Evaluating vector-based “Traditional” RAG Systems: Why Knowledge Base Quality Matters
26/03/2026
6 MIN READ /
When organizations deploy vector-based “Traditional” Retrieval-Augmented Generation (RAG) systems, performance issues are often attributed to model choice or hyper-parameter tuning.
However, in practice, our experience in testing GenAI systems show that many failures originate elsewhere: in the structure and quality of the underlying knowledge base.
During a recent RAG system quality assessment, we observed that a client’s system was underperforming not because of the LLM or retrieval configuration, but due to duplicated and overlapping documents within the knowledge base.
This highlights an important but often overlooked reality:
RAG systems do not fail only because of models—they fail because of how knowledge is structured, retrieved, and used.
In this article, we explore how document selection and knowledge base design directly impact system performance, and how these factors can be evaluated more effectively as part of a broader GenAI testing and assessment approach.

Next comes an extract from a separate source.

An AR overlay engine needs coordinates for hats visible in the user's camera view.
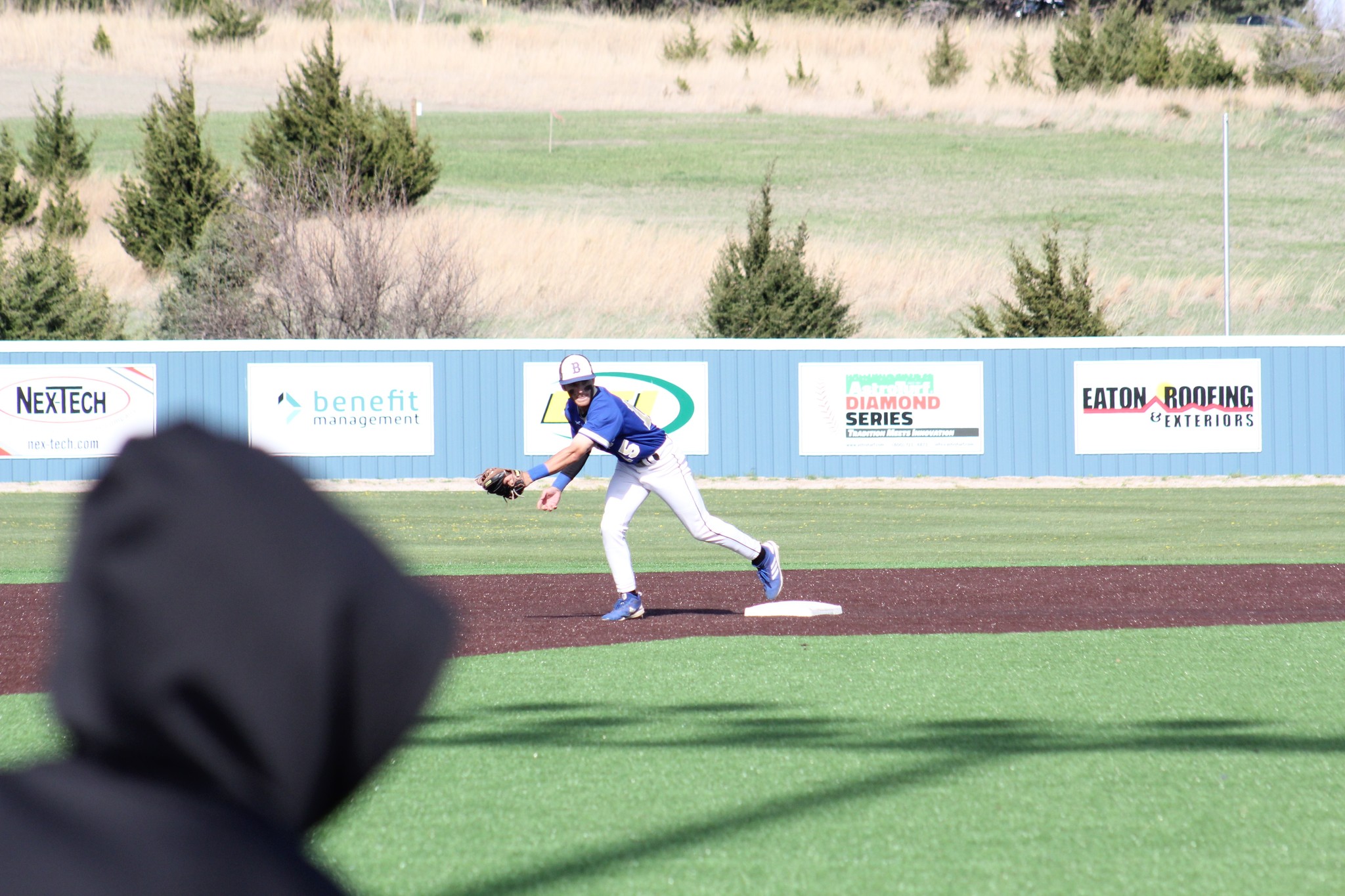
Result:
[559,354,596,385]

Retrieval-Augmented Generation (RAG) systems used by companies usually rely on an internal curated knowledge base to generate accurate and relevant answers. A common quality dimension when building these systems is: how many and which documents should be added to the knowledge base, so that the RAG system has optimized performance? While it might seem intuitive to keep the database as small as possible, research and practice show that the real goal is not minimizing document count per se but maximizing useful knowledge coverage while avoiding excessive redundancy.
Why Minimal Document Sets Can Be Risky
To understand how knowledge base design affects system behavior, we first need to look at how document quantity and diversity influence retrieval performance.
From a system evaluation perspective, the key question becomes: what does the ideal amount of information per topic look like?
You would think that using a single instance/document per piece of information would be ideal, correct? Well, that might be too low actually.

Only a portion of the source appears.